PhD thesis defense to be held on May 2, 2023, at 16:00 (NTUA Administration Building)

Picture Credit: Konstantina Koliogeorgi

Thesis title: Hardware acceleration techniques for Computation and Data Intensive Machine Learning and Bioinformatic Applications

Abstract: In this thesis, we focus on the hardware acceleration of two representative applications of modern healthcare: a ML-based prediction analysis and Read Alignment of genomic data. Both fields experience an intense growth in the latest decades and generate an immense amount of raw data.
Creating value and making decisions based on these data have proved to be a challenging task as both the datasets as well as the computational intensity of the algorithms continue to escalate. To cope with this issue, High Performance techniques such as hardware acceleration have been examined.
There is a great surge of works that leverage different programming models and frameworks to develop efficient FPGA-based accelerators, thanks to the bit-level customization capabilities of the devices.
However, the frameworks available for programming such devices cannot always straightforwardly fully exploit the acceleration prospects of the applications.
Furthermore, in complex applications existing solutions are characterized by a narrow view on real integration aspects, such as system wide communication and accelerator call overheads.
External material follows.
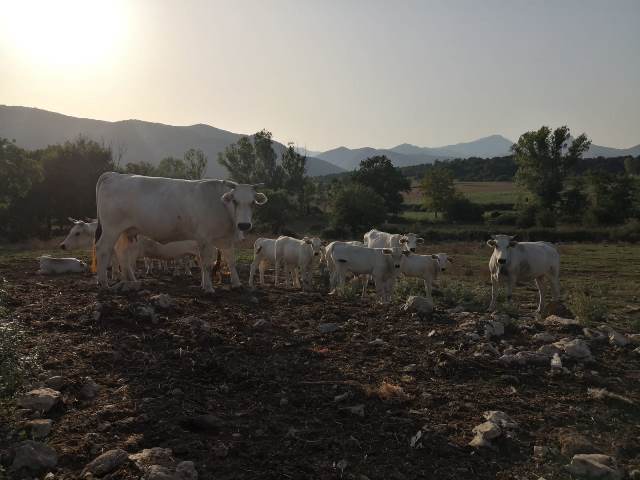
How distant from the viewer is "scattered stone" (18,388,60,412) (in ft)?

In the current research work, the core contribution is based on the delivery of efficient solutions through strategic exploration of the design space and the synergy of hardware and software code modifications.
The first application that this thesis examines is efficient hardware acceleration of Support Vector Machine (SVM) classifiers. SVMs have played a crucial role in providing data fusion and high accuracy classification solutions for various, complex, non-linear problems. In this thesis, we explore an application that SVM hardware co-processors perform classification for ECG signal arrhythmia detection. The proposed methodology for accelerating the SVM has been implemented as a framework on top of the state-of-art Vivado High-Level Synthesis (HLS) tool. We propose a systematic two-level approach for SVM acceleration, which first optimizes the global structure of the original SVM's behavioral description to assist the tool in infering the inherent data- and instruction-level parallelism of the algorithm. The second level of optimization further refines the design through a targeted design exploration that matches the accelerator's memory architecture to its computation and memory access patterns.
In the second part of the thesis, we study the effect of acceleration techniques on one of the major bottlenecks of a typical genomic pipeline, which is short read alignment.
In our study we perform extensive profiling on a popular aligner and identify the bottleneck within alignment as the string-matching algorithm Smith-Waterman. Our approach is to provide a dataflow implementation for this task that targets FPGA devices by taking into account the implications of integrating the accelerator in the original software tool. We therefore present GANDAFL, a novel genome alignment dataflow architecture for Smith-Waterman Matrix-fill and Traceback stages to perform high throughput short-read alignment on Next Generation Sequencing data. We then propose a radical software restructuring to widely-used Bowtie2 aligner that implements an aggregation-batching strategy and feeds the accelerator in high-throughput streaming fashion with minimized transfer and call overheads.
The standalone solution delivers up to $\times$116 and $\times$2 speedup over state-of-the-art software and hardware accelerators respectively and GANDAFL-enhanced Bowtie2 aligner delivers a $\times$1.9 speedup.
We also examine an alternative approach to accelerating short read alignment.
We introduce a high throughput alignment system that combines Banded SmithWaterman accelerators and pre-filtering for alignment optimization by introducing a profile-driven accelerator methdology.
Extensive profiling of genomic datasets reveals low edit thresholds that can be leveraged by a heuristic of SmithWaterman, i.e. Banded SmithWaterman, to create resource-efficient accelerators that are customized to the edit profile of the input.
We therefore design and deliver a highly optimized dataflow implementation for Banded Smith-Waterman seed-extension targeting FPGA devices, which is leveraged within a multi-dataflow accelerated system.
The multi-dataflow system covers the full range of edits and therefore achieves both high throughput as well as high accuracy alignments. The evaluation shows that the proposed Banded Smith-Waterman accelerator delivers a $\times$34 speedup over state-of-the-art software aligners and $\times$1.53 and $\times$3 over state-of-the-art dataflow and RTL SmithWaterman accelerators respectively.
The multi-dataflow system delivers average speedups of $\times$1.8 over state-of-art multi-accelerator FPGA solutions that employ generic and input-agnostic accelerators.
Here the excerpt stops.